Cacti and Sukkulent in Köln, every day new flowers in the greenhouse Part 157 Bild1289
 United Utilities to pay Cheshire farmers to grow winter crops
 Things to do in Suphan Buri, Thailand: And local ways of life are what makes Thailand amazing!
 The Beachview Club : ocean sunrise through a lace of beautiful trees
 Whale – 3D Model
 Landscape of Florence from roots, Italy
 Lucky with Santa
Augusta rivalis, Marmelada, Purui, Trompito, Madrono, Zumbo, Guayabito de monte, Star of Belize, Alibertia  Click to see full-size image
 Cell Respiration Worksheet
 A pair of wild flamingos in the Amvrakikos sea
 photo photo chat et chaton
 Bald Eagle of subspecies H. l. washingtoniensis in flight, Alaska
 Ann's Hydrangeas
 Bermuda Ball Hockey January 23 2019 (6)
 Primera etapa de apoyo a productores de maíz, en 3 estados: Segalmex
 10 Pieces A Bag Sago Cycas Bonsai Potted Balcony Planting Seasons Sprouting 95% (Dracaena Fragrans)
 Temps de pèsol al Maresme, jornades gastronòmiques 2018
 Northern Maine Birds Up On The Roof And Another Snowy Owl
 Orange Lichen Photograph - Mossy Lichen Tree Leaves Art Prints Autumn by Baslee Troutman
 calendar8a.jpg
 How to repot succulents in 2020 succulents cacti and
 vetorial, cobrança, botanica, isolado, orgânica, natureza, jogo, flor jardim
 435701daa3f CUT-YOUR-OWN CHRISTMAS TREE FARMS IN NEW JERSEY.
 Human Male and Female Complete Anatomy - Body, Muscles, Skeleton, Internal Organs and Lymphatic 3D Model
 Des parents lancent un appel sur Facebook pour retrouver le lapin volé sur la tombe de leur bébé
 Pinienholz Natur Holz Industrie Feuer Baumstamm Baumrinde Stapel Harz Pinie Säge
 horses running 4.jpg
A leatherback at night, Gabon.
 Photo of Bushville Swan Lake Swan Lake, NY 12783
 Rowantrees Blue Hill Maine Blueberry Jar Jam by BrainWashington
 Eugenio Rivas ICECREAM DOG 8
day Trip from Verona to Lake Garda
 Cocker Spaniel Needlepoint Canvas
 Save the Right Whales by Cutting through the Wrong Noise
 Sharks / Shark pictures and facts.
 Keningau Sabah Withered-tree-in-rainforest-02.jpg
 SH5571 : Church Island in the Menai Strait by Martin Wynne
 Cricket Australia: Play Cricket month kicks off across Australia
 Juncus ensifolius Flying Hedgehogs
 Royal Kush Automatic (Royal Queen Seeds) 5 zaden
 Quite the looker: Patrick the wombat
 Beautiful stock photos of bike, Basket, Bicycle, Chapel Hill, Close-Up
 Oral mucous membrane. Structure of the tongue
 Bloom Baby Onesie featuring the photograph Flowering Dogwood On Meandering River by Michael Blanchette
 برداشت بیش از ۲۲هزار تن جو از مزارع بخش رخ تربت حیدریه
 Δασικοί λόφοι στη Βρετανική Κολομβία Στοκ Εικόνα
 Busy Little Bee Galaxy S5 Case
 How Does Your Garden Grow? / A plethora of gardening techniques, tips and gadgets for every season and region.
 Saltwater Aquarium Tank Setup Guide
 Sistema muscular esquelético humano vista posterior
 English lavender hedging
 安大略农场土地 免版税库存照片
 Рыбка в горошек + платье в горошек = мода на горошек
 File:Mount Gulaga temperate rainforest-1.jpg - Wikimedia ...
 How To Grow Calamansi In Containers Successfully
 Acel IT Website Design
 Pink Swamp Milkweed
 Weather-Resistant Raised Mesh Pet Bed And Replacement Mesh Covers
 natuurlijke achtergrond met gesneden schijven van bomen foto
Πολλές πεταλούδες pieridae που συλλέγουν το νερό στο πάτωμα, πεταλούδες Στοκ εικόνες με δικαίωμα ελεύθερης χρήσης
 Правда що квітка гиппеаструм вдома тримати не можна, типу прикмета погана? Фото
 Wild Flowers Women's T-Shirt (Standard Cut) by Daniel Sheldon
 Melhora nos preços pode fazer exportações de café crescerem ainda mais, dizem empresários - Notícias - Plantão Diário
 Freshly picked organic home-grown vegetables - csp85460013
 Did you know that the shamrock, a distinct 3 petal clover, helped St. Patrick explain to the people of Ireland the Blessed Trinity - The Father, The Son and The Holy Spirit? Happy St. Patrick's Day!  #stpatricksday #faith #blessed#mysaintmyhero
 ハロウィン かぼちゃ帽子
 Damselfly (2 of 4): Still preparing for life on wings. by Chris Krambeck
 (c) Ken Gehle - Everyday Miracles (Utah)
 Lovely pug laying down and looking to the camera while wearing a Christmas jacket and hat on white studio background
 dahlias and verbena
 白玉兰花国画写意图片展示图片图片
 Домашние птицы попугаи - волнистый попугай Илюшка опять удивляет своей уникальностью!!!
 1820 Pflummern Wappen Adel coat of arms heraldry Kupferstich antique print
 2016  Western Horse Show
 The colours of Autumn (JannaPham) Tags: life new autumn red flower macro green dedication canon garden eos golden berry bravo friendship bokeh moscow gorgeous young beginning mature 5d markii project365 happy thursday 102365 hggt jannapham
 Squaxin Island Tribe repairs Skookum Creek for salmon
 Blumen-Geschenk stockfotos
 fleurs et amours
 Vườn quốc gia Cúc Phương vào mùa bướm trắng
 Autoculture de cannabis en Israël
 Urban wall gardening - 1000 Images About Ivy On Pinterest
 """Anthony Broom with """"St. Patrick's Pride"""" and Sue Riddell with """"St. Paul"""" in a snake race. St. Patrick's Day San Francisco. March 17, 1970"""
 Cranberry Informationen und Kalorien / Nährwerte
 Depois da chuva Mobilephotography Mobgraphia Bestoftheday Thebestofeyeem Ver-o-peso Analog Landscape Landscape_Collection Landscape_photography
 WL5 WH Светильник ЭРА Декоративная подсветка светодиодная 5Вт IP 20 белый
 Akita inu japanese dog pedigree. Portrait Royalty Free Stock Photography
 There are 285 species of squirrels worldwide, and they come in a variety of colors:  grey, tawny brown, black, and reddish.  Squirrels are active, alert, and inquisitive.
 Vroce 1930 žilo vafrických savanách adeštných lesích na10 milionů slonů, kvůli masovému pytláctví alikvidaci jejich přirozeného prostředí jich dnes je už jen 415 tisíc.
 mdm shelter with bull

_PROBLEM STATEMENT_
Which lines of the records hold the string "Landscape"? Copy each one.

_RESPONSE TO THIS TASK_
 Landscape of Florence from roots, Italy
 Depois da chuva Mobilephotography Mobgraphia Bestoftheday Thebestofeyeem Ver-o-peso Analog Landscape Landscape_Collection Landscape_photography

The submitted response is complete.